■ 数据摘录
********

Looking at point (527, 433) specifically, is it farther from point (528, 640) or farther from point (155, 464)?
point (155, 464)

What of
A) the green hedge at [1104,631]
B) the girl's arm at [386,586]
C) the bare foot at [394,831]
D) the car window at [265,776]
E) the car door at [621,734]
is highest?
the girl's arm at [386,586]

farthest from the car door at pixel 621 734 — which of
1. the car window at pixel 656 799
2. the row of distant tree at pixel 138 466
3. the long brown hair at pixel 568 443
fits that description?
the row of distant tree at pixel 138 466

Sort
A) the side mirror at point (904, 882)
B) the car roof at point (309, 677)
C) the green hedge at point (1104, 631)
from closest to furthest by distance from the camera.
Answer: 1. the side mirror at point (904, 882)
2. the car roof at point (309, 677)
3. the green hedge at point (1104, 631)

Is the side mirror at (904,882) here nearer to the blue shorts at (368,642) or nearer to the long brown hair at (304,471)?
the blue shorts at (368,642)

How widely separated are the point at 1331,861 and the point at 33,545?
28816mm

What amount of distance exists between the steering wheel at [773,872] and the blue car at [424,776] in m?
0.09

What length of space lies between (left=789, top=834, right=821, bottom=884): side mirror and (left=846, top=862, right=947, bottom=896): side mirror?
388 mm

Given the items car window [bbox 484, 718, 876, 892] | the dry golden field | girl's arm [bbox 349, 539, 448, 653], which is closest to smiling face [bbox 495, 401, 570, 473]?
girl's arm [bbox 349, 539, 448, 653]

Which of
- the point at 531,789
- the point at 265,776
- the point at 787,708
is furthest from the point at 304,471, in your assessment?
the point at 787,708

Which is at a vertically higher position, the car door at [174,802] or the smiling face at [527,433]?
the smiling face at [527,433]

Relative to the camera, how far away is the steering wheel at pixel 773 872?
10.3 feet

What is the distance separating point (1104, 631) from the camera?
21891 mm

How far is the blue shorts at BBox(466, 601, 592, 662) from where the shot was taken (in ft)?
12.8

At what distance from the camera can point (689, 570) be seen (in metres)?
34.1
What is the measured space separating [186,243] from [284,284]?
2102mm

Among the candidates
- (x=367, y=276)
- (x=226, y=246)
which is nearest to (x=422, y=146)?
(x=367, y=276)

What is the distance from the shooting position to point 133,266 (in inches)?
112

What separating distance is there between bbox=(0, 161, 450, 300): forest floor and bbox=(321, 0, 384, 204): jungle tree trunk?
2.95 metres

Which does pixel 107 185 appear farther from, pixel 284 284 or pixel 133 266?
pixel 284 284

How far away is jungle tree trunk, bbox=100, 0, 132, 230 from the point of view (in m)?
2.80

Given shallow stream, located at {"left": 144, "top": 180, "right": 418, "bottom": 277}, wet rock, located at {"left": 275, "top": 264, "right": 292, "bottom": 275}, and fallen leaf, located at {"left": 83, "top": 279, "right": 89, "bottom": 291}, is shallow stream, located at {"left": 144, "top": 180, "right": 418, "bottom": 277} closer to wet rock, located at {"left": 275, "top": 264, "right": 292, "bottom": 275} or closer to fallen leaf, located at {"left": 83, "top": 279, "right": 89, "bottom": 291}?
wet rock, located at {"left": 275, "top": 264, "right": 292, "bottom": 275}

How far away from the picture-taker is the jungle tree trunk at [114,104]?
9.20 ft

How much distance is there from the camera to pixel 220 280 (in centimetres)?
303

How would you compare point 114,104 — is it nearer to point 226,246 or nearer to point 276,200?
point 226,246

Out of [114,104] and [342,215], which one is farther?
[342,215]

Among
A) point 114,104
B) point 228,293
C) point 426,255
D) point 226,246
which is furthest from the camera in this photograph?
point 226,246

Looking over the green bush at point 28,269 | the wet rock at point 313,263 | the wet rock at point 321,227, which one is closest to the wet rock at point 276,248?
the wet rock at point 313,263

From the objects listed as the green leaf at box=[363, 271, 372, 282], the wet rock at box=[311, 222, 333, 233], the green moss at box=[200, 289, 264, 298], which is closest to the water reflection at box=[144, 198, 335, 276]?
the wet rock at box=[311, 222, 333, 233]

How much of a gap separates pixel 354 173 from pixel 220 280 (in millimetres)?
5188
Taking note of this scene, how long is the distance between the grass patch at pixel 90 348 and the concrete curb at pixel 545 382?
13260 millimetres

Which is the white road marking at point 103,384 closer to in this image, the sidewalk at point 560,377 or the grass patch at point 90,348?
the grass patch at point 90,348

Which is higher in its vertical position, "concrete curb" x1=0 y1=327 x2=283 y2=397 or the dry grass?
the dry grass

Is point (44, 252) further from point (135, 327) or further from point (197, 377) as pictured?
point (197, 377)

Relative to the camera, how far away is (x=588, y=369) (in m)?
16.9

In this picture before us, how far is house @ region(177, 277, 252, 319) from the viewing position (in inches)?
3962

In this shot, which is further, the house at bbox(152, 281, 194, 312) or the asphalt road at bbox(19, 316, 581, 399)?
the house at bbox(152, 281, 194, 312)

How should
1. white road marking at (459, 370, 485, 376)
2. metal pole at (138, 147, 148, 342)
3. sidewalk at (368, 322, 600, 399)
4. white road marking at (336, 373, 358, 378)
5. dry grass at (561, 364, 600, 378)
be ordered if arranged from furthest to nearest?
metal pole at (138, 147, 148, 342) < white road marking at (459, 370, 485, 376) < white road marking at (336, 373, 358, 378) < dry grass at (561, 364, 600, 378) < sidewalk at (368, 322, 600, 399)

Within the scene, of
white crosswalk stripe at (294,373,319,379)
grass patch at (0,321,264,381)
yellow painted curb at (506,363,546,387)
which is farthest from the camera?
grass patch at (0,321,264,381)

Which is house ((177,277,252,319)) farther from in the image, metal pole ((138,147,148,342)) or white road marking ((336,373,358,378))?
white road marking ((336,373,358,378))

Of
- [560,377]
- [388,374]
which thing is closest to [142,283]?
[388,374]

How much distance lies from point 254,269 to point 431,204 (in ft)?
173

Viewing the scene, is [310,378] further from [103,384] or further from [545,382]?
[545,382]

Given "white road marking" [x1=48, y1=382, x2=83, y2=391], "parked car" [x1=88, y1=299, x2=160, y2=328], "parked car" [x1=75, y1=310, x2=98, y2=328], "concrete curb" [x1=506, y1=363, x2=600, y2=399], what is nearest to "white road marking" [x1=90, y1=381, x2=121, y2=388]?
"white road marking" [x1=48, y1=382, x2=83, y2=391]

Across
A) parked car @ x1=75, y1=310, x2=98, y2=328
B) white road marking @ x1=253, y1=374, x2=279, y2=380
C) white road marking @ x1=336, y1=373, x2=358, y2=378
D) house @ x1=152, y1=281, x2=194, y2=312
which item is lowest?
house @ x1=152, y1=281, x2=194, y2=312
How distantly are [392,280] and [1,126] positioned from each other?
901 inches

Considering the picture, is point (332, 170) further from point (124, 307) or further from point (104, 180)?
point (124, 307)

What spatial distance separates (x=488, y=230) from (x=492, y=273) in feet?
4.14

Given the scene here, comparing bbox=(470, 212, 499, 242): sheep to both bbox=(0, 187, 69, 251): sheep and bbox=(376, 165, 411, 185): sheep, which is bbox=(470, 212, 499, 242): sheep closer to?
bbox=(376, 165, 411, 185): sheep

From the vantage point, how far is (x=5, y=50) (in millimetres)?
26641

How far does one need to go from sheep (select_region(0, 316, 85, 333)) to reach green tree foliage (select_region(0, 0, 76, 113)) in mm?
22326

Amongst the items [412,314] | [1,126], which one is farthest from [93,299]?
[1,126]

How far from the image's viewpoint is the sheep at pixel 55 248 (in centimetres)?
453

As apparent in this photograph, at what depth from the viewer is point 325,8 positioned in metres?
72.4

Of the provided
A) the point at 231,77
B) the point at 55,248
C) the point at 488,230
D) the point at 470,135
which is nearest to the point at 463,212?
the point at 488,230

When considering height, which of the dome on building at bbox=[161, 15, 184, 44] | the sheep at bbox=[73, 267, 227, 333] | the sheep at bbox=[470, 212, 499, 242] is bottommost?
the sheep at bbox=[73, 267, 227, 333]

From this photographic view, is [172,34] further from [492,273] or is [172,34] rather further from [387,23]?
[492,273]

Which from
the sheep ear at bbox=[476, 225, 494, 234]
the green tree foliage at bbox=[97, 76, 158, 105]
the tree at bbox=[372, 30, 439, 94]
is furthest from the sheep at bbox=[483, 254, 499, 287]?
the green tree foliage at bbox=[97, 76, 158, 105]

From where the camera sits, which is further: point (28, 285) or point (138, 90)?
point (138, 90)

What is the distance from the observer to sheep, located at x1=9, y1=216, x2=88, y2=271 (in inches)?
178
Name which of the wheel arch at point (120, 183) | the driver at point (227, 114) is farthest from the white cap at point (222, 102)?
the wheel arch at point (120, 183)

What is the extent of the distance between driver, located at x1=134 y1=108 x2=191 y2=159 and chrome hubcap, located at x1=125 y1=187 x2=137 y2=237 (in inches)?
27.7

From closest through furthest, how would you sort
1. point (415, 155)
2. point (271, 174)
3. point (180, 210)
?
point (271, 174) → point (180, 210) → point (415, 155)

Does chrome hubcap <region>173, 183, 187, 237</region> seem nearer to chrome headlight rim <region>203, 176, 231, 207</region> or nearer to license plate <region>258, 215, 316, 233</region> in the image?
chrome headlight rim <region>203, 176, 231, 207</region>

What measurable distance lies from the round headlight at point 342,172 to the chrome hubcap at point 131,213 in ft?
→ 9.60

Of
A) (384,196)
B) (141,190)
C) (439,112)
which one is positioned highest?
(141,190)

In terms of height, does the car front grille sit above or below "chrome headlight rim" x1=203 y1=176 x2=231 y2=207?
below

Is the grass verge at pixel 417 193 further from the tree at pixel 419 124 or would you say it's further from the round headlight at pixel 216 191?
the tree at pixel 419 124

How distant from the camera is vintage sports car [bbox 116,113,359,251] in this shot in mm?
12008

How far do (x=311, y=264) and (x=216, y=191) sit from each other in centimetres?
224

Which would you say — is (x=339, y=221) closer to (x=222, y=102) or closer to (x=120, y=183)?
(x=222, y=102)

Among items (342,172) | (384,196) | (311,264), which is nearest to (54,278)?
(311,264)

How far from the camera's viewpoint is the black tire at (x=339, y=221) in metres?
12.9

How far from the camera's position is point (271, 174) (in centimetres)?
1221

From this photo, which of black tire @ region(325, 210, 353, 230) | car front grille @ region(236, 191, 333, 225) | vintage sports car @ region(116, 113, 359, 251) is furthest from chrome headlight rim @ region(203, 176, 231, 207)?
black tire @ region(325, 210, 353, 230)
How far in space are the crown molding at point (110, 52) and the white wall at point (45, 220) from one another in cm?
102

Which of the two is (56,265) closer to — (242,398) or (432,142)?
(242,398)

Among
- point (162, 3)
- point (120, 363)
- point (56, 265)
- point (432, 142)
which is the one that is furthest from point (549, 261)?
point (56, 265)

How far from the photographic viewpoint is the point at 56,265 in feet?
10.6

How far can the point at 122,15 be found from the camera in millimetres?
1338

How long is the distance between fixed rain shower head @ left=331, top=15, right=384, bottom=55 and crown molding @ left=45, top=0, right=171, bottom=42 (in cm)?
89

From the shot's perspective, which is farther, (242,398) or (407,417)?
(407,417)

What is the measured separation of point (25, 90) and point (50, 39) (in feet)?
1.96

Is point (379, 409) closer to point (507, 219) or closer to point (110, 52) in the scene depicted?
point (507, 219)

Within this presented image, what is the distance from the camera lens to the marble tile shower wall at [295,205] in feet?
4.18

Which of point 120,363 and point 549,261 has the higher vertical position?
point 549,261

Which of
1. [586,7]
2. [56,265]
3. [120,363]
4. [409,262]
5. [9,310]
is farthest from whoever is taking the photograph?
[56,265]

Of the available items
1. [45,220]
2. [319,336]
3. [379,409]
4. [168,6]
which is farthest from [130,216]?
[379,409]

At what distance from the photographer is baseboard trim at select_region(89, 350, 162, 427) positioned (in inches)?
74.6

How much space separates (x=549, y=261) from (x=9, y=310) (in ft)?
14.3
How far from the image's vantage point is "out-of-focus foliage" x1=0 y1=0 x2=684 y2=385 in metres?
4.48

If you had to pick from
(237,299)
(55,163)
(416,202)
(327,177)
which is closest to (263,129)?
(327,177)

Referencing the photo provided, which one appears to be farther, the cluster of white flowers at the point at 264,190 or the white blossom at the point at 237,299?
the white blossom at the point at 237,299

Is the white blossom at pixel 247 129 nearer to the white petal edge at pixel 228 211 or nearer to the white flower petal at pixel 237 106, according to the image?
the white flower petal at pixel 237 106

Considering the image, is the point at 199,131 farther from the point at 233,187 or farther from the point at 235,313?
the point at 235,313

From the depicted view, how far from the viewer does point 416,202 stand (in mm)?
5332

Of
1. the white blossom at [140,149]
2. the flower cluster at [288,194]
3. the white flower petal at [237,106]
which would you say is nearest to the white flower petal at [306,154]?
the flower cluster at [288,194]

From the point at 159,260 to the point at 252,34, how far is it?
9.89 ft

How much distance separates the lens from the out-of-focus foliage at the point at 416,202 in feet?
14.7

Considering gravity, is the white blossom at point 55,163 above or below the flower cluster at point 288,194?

********

■ 你的任务
请把上面材料从开头一行到含有“3. the green hedge at point (1104, 631)”的那一行逐字照抄下来，首尾两行都要包括。

■ 正确输出
Looking at point (527, 433) specifically, is it farther from point (528, 640) or farther from point (155, 464)?
point (155, 464)

What of
A) the green hedge at [1104,631]
B) the girl's arm at [386,586]
C) the bare foot at [394,831]
D) the car window at [265,776]
E) the car door at [621,734]
is highest?
the girl's arm at [386,586]

farthest from the car door at pixel 621 734 — which of
1. the car window at pixel 656 799
2. the row of distant tree at pixel 138 466
3. the long brown hair at pixel 568 443
fits that description?
the row of distant tree at pixel 138 466

Sort
A) the side mirror at point (904, 882)
B) the car roof at point (309, 677)
C) the green hedge at point (1104, 631)
from closest to furthest by distance from the camera.
Answer: 1. the side mirror at point (904, 882)
2. the car roof at point (309, 677)
3. the green hedge at point (1104, 631)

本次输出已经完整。